Knowing basic benchmark data on your equipment is also valuable. This data provides general information to implement a thoughtful capital plan that says, I have three pieces of equipment that are aged and need to be upgraded based upon the firmware and the version. If I have real-time runtime data for the equipment, I can tell how many cycles it’s been through. It might be old, but not used much or relatively new and not operated a lot. This can offer great information for end users and retailers.
3. Increased energy savings. Employing IoT, connected technology can help processing plant managers to better understand the use and scheduling of equipment to accurately and efficiently operate that equipment while saving on energy and reducing overall degradation. The ability to identify poorly performing equipment sooner results in benefits for energy and maintenance operations, improving efficiency more quickly.

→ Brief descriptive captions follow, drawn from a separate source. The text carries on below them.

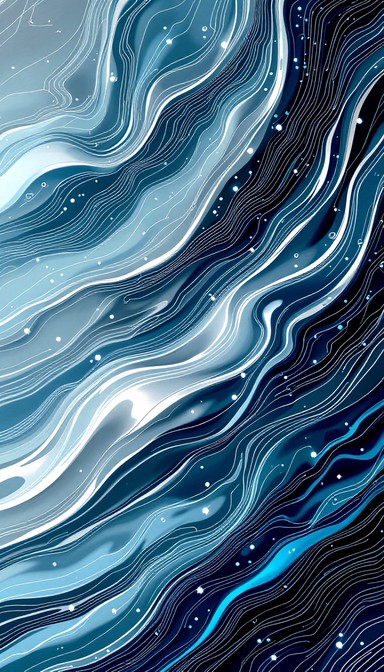 Free Flowing Blue Waves Image - Abstract, Blue, Fluid | Download at ...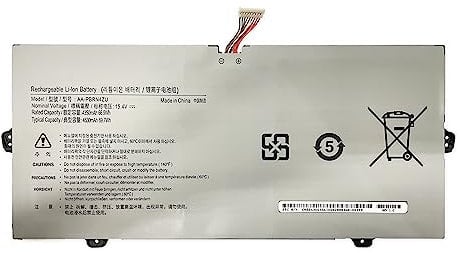 AA-PBRN4ZU Laptop Battery Replacement for Samsung Galaxy Book Flex 15-NP950 950QCJ 930QCJ 950XCJ 930XCJ Series(15.4V 66.9Wh)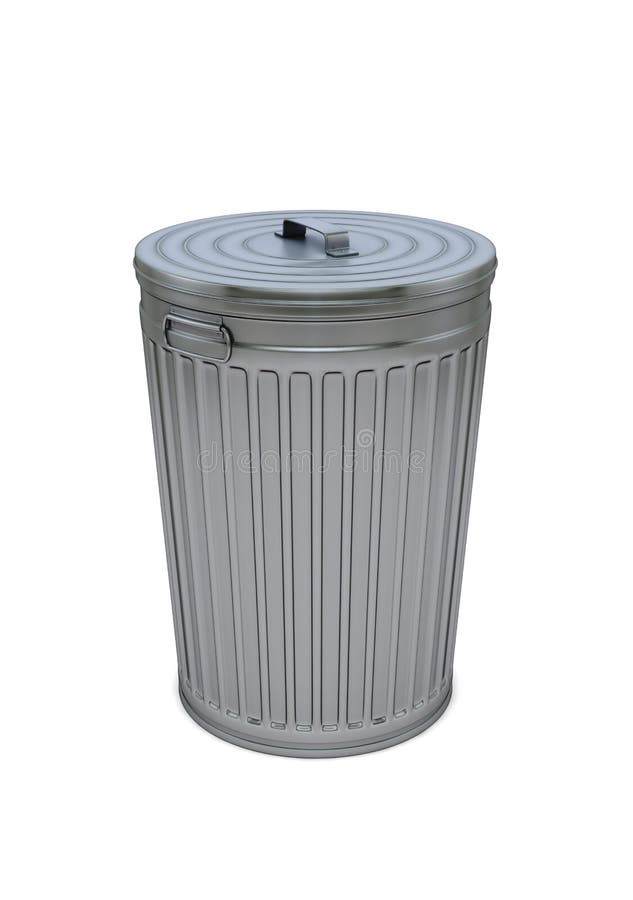 Pattumiera illustrazione di stock
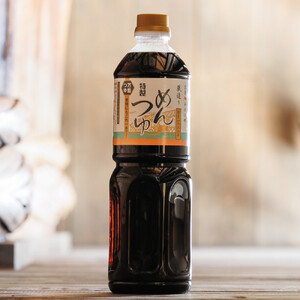 ユーメン醤油の蔵特製めんつゆの詰め合わせ　1L×6本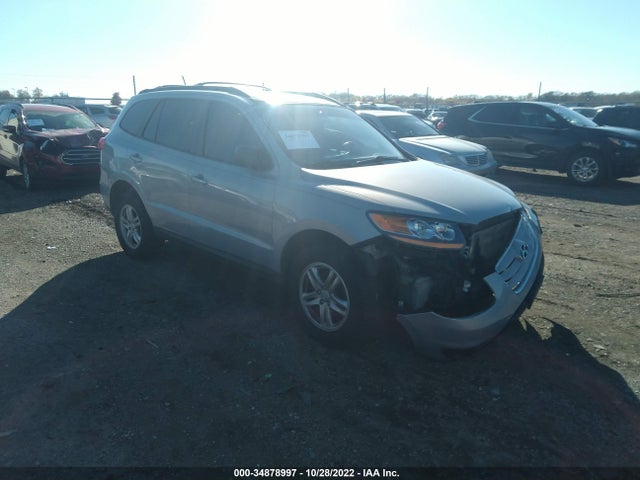 2010 HYUNDAI SANTA FE GLS VIN: 5NMSGDAB5AH411522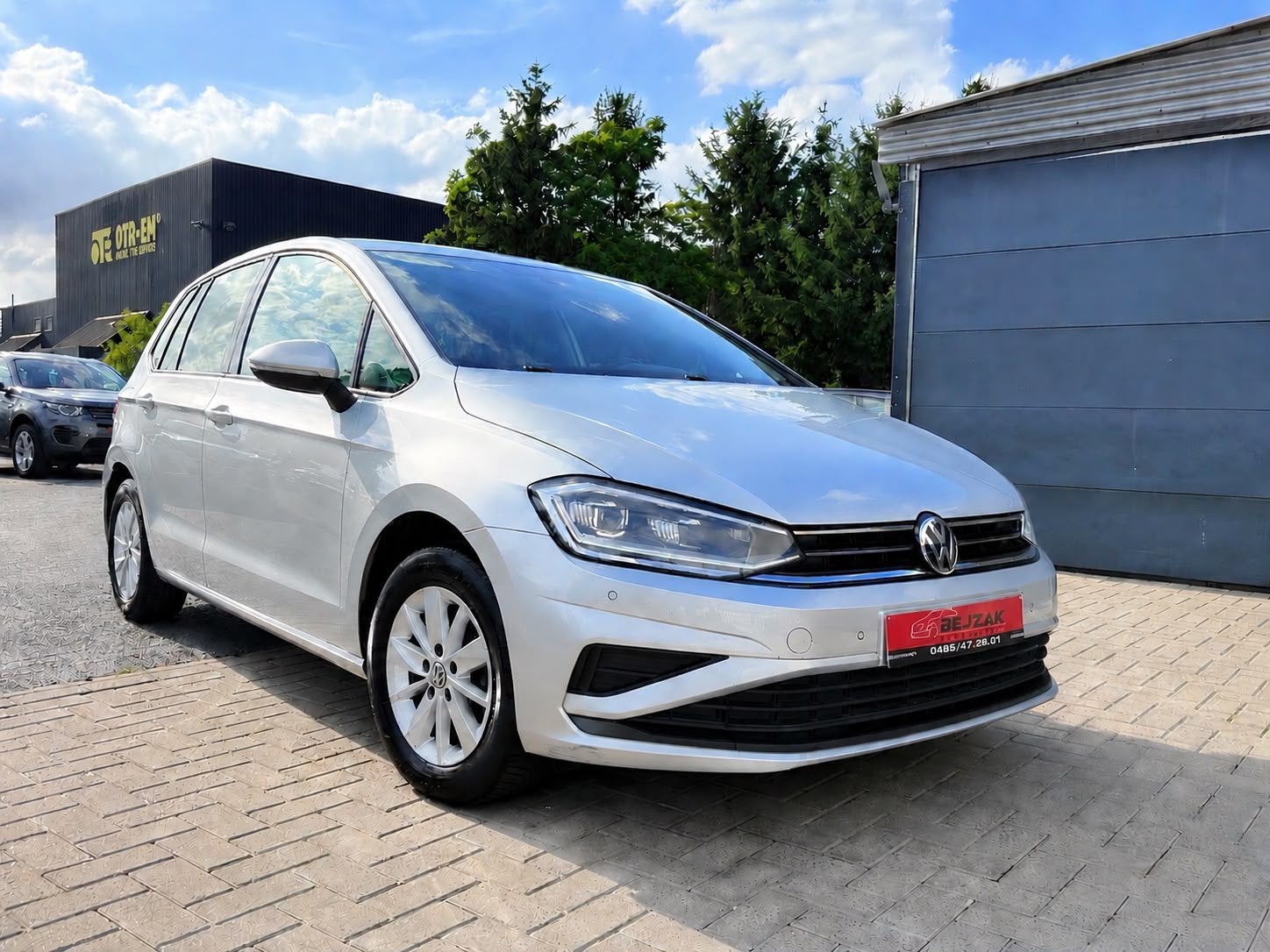 Volkswagen Golf sportsvan 1.0i DSG 2019 1j Garantie, Auto's, Volkswagen, Automaat, Euro 6, Golf Sportsvan, Bedrijf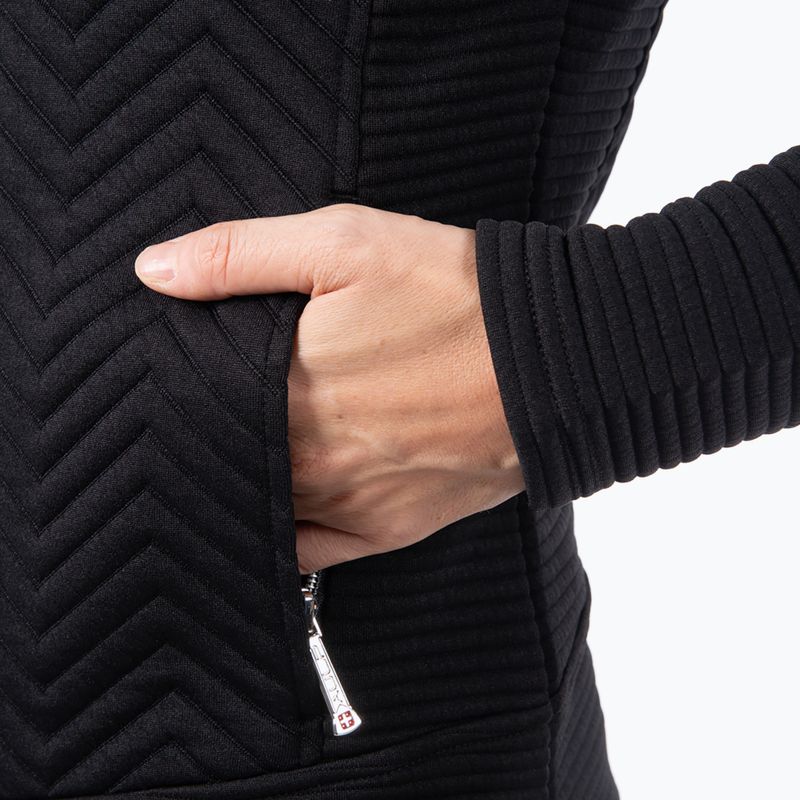 Dámska vetrovka Aulp Simix Jacquard Knit black 5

Plant managers can track data on equipment use, including how it is being used, for how long and at what time of day. System data can also be extracted and analyzed to gather actionable insights to strategically plan for demand and peak cycles. This can generate savings from a utility standpoint as well. Utilities charge not only for the amount of energy used, but also take into account the time it was used. Significant rate savings can be obtained by working with local utilities to tweak equipment use from peak to off-peak. This helps management establish an optimum schedule of when equipment needs to be operating, the amount of energy to be used and savings attained, in addition to providing strong data insights to discuss savings opportunities with utilities.
As the food processing industry becomes more complex, the use of IoT within existing food processing operations will help adopters to improve facility productivity while reducing maintenance issues and overall operational costs.